Set exercise 1:
In the post below about starting a woodworking business, how many questions does the writer's business plan contain?
Set exercise 2:
Continue the post about starting a woodworking business from the point where it stops.

======== Text segment ========

# Starting a Woodworking Business



## joey (Sep 17, 2007)

*#2 Business Plan*

This is the second part of my blog and in this blog I am going to talk about writing a business plan, and past mistake I have made in business.

Now this is the third shop I have started and if I have learned anything it is this, to be successful you need a plan! There it is. Now the first two times I did not write a business plan, I did not write a marketing plan. Really all I did was run into a guy who knew a guy who had a building to rent and the next thing I knew I had a shop and a whole lot of bills to pay that I wasn't sure that I could pay them at first, and the first few mouths where tough they strain our home fiancé but we worked thru it and started to make money. Looking back on it thought it was all by the seat of my pants and I was lucky. Most of the time I was in the right place at the right time to find jobs. I didn't have any system to market my work except word of mouth, and what was worst is that I was spending all my being a woodworking and hardly any being a business man, and that is what kills our businesses.

So this time I decided to do thing right. I am writing a business plan, doing marketing research, and writing a marketing plan. Now just a note, plan to me, they are an idea to be follow, but not set in stone, because in a small business one needs to be flexible.

Business plan: I had to write a business plan in college, so I vaguely remembered how, so the first thing I did was turn to the computer and looked for resources I could use that where up to date. There was plenty but not a lot dealing with woodworking or the craft business but I did find a few I also found pod cast on small business that have been helpful some touch on relevant information and others don't pertain to businesses that woodworkers would be interested in. other resources I use are magazines like trade magazines, woodshop news, and the craft reports. Now with all this information I have came up with fourteen questions in my business plan. This I am hoping will give me a road map to keep on track and to grow. I am still working on a marketing plan. That I will save for another blog. I would love some input on the questions in my plan and if you have any suggestions. I will also list links to my resources for anyone who wants to check them out.

If you have iTunes go to pod cast section of the iTunes store and check out StartupNation pod cast and the Small Business pod cast both have had some good information. Downloading these pod cast are free. They also have web sites and StartupNation website is a wealth of information. http://www.startupnation.com/

A couple of publication that I mentioned was the craft report http://www.craftsreport.com/ and woodshop news http://www.woodshopnews.com/ME2/Default.asp , both are gear to craft people and woodworkers who make a living at there craft and address a lot of the issues we all have. I also read all of woodworking magazine and have copies going back almost twenty years, while they are a great wealth of woodworking information they don't really address the business of woodworking or crafts. I also subscribe to a couple of online newsletters and they sometimes have helpful information. Well now on to my first draft of my business plan any input will be helpful, because together I know there is no greater pool of knowledge and experience in woodworking that I have come upon than this site and my fellow lumberjocks.

======== Supplied material ========

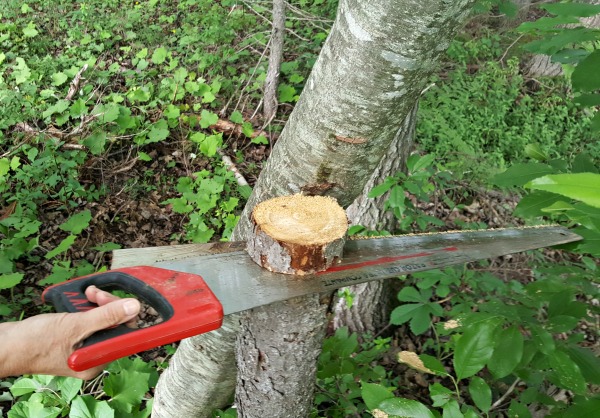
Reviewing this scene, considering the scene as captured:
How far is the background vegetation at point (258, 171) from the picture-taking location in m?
1.51

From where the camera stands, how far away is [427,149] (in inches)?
178

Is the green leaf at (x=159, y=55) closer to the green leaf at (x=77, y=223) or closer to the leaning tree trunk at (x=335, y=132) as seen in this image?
the green leaf at (x=77, y=223)

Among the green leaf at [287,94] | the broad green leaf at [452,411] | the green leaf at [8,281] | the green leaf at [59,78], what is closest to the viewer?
the broad green leaf at [452,411]

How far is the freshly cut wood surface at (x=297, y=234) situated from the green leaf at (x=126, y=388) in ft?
3.28

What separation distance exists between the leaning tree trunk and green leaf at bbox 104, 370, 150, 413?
43 cm

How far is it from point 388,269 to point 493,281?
3.87 feet

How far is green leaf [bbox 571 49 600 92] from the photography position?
56.4 inches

========

Exercise result 1:
Fourteen.

Exercise result 2:
Joey

Business plan

1. Idea for product or service
• 
2. What need will our idea address
• 
3. What business model will suit our needs
• 
4. What makes our product or service different or better?
• 
5. How big is our market?
• 
6. What are our roles in the business and how do we grow?
• 
7. Who is on our team, and who will we need on our team?
• 
8. How will price our product and how will we sell to our customer?
• 
9. How much money will we need to make?
• 
10. How much money will need to start? (6 Months) budget
• 
11. Marketing and selling the product.
• 
12. What do we need get started?
• 
13. How will measure success?
• 
14. What will be our key milestones?
•


----------



## Tikka (May 14, 2007)

joey said:


> *#2 Business Plan*
> 
> This is the second part of my blog and in this blog I am going to talk about writing a business plan, and past mistake I have made in business.
> 
> ...


Quick question if "This is the second part of my blog and in this blog", where is part one posted? I would like to read that part first.

An interesting read - I look forward to hearing more on this subject.


----------



## gad5264 (Sep 13, 2007)

joey said:


> *#2 Business Plan*
> 
> This is the second part of my blog and in this blog I am going to talk about writing a business plan, and past mistake I have made in business.
> 
> ...


I would assume this is it…...

http://lumberjocks.com/jocks/joey/blog/3676


----------



## joey (Sep 17, 2007)

joey said:


> *#2 Business Plan*
> 
> This is the second part of my blog and in this blog I am going to talk about writing a business plan, and past mistake I have made in business.
> 
> ...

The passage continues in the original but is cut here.